Exercise task:
Set down the lines word for word, from the line that contains "From the given options" through the very last line, including both.

[start Source material]

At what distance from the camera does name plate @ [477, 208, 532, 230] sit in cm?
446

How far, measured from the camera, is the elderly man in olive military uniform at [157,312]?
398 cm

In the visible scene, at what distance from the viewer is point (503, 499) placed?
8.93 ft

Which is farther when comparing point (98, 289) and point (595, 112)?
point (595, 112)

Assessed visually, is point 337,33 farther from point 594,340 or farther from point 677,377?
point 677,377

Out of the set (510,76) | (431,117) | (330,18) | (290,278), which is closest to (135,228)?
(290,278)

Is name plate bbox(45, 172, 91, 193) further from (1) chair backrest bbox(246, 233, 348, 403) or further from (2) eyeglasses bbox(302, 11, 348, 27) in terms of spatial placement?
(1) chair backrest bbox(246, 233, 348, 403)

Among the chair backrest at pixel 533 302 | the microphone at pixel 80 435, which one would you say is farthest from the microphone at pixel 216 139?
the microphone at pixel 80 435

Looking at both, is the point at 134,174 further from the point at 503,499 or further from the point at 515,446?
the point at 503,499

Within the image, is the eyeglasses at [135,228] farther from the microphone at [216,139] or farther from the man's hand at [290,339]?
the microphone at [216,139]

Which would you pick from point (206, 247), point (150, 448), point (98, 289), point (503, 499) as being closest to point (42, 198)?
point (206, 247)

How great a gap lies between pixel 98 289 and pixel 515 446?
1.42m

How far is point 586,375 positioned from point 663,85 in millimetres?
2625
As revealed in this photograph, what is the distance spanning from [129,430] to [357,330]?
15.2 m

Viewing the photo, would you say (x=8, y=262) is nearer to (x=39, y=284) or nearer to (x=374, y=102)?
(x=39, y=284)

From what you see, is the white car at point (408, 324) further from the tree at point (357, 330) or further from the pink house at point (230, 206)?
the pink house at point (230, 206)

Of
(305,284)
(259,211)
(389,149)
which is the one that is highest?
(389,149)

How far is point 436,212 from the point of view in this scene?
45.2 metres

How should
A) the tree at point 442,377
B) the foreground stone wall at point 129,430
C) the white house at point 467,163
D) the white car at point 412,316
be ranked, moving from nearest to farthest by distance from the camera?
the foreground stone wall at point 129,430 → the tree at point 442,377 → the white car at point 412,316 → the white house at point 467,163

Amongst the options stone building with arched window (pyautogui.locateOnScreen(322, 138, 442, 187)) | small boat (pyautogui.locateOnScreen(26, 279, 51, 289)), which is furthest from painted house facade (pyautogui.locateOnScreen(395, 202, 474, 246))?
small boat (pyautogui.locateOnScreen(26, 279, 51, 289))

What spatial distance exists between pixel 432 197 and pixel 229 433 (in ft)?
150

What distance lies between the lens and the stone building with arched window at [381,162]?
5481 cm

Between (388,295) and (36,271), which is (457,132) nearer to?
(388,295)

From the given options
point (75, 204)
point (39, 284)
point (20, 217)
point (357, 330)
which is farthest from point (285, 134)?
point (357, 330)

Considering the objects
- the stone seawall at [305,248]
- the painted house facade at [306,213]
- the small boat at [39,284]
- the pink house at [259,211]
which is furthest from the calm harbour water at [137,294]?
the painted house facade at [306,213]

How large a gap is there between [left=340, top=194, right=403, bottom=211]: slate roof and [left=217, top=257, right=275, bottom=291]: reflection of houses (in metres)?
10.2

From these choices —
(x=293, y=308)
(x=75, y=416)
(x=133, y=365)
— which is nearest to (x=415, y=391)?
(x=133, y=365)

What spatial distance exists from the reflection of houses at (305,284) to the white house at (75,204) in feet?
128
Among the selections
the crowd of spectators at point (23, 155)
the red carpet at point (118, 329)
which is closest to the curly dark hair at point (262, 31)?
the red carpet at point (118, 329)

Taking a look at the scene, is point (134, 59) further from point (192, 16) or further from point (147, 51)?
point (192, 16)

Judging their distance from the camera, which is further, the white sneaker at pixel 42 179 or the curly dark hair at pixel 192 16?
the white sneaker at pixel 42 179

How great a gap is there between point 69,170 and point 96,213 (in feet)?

[end Source material]

Task result:
From the given options
point (75, 204)
point (39, 284)
point (20, 217)
point (357, 330)
which is farthest from point (285, 134)?
point (357, 330)

Considering the objects
- the stone seawall at [305,248]
- the painted house facade at [306,213]
- the small boat at [39,284]
- the pink house at [259,211]
which is furthest from the calm harbour water at [137,294]?
the painted house facade at [306,213]

How large a gap is there between [left=340, top=194, right=403, bottom=211]: slate roof and [left=217, top=257, right=275, bottom=291]: reflection of houses (in metres)?
10.2

From these choices —
(x=293, y=308)
(x=75, y=416)
(x=133, y=365)
— which is nearest to (x=415, y=391)?
(x=133, y=365)

What spatial distance exists from the reflection of houses at (305,284) to the white house at (75,204) in feet?
128
Among the selections
the crowd of spectators at point (23, 155)
the red carpet at point (118, 329)
which is closest to the curly dark hair at point (262, 31)?
the red carpet at point (118, 329)

Taking a look at the scene, is point (134, 59) further from point (192, 16) or further from point (147, 51)?
point (192, 16)

Judging their distance from the camera, which is further, the white sneaker at pixel 42 179 or the curly dark hair at pixel 192 16?
the white sneaker at pixel 42 179

How great a gap is there between point 69,170 and point 96,213 (in feet)?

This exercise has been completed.